@StopStartStop
“Love. The same love you have for your children, if you have them. The same love you have for your parents and friends. It's not sexual (in my experience, though I believe some mystics have experienced it that way) so maybe not exactly the same as you have for partners.
The difference is, it's bigger. Overwhelming. This love doesn't need to 'forgive' your wrongs - this love loved you through them, isn't surprised by them and won't be going anywhere. It's the love that welcomes you home. It's beautiful and warm. You know you are safe.”
Totally concur with StopStartStop here, Christianity is a religion of divine love. The love you have for your spouse/family is part of that, but that part is like an aeroplane journey ascending through the clouds. The love you experience from God is like reaching the heart of the universe, where there’s a powerful, healing, soul disentangling love, beauty and wonder. So merciful and loving that not only can it heal all personal traumas, hurts and griefs, but all humanitarian level cataclysms and tragedies.

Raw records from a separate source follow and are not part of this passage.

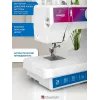 Швейная машинка Comfort Studio 15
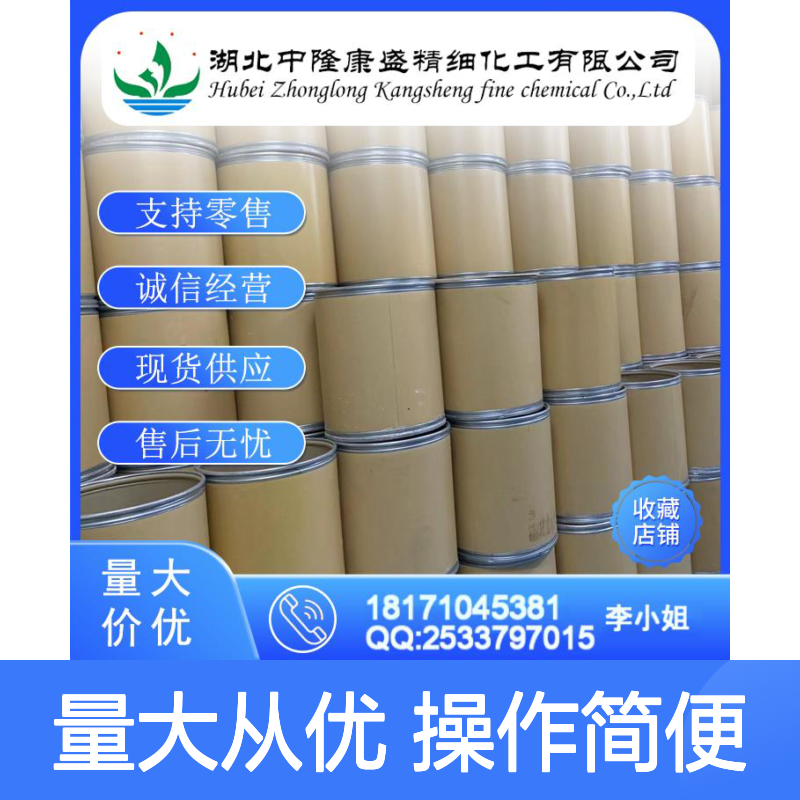 对氯溴苯106-39-8 化工原料稳定供应 按需灵活分装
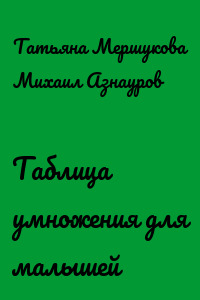 Таблица умножения для малышей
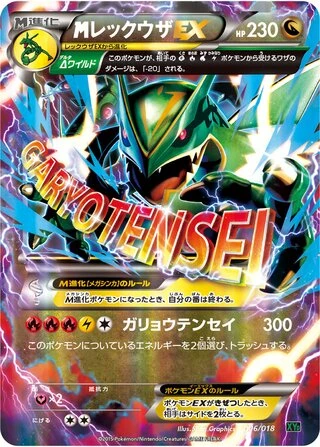 M Rayquaza EX #6 — M Rayquaza-EX Mega Battle Deck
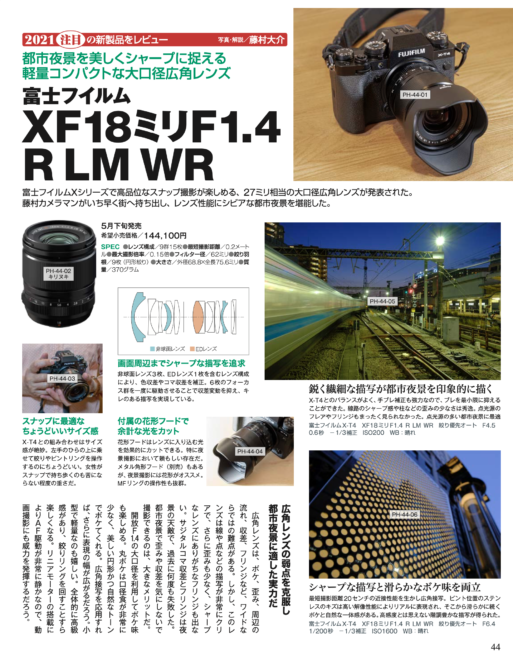 月刊「CAPA」富士フイルム 新製品レンズレポート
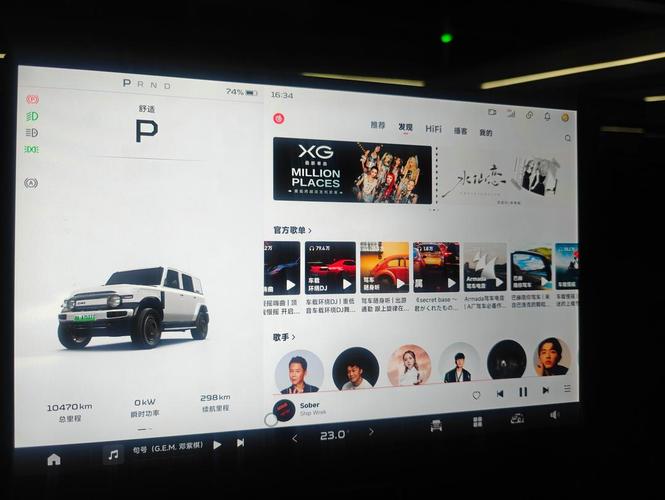iPhone求助，本地音乐换个手机还在不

I had a mystical experience a couple of years ago that totally aligned with this quote from the Brothers Karamazov…
“I believe like a child that suffering will be healed and made up for, that all the humiliating absurdity of human contradictions will vanish like a pitiful mirage, like the despicable fabrication of the impotent and infinitely small Euclidean mind of man, that in the world's finale, at the moment of eternal harmony, something so precious will come to pass that it will suffice for all hearts, for the comforting of all resentments, for the atonement of all the crimes of humanity, for all the blood that they've shed; that it will make it not only possible to forgive but to justify all that has happened.”
I feel the same thing (not to nearly the same intensity) when I attend Sunday Liturgy now.
It genuinely will be ok in the end, God’s all merciful love will be there for us… but can be found right now through prayer of the heart and an inward humbling of the ego and our personal vanities and passions.